Repeat every line of the data exactly; no picture belongs in the copy.

START EXCERPTED RECORDS

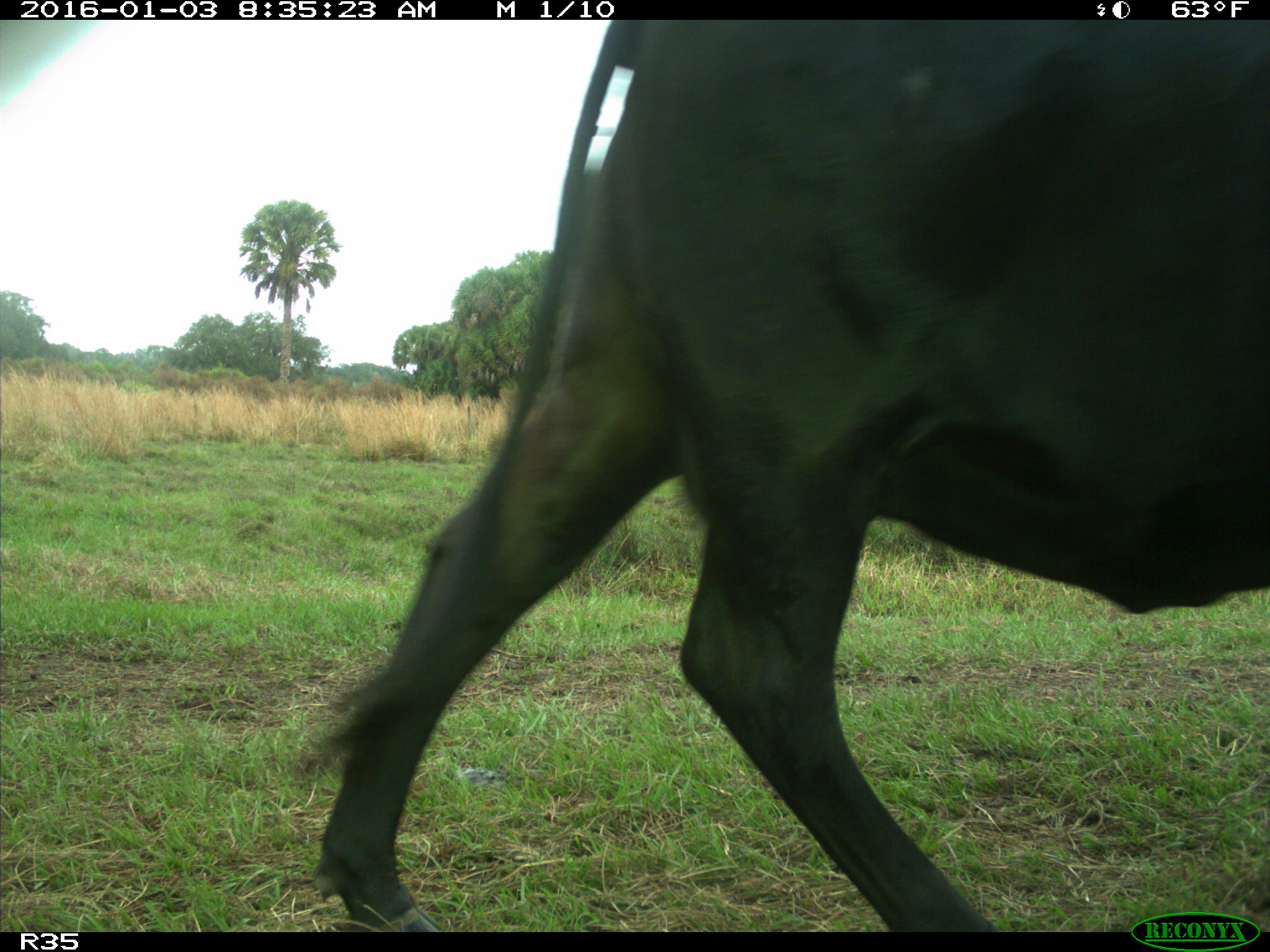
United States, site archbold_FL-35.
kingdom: Animalia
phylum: Chordata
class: Mammalia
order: Artiodactyla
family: Bovidae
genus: Bos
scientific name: Bos taurus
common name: domestic cow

END EXCERPTED RECORDS

• SOLUTION TO THE EXERCISE:
United States, site archbold_FL-35.
kingdom: Animalia
phylum: Chordata
class: Mammalia
order: Artiodactyla
family: Bovidae
genus: Bos
scientific name: Bos taurus
common name: domestic cow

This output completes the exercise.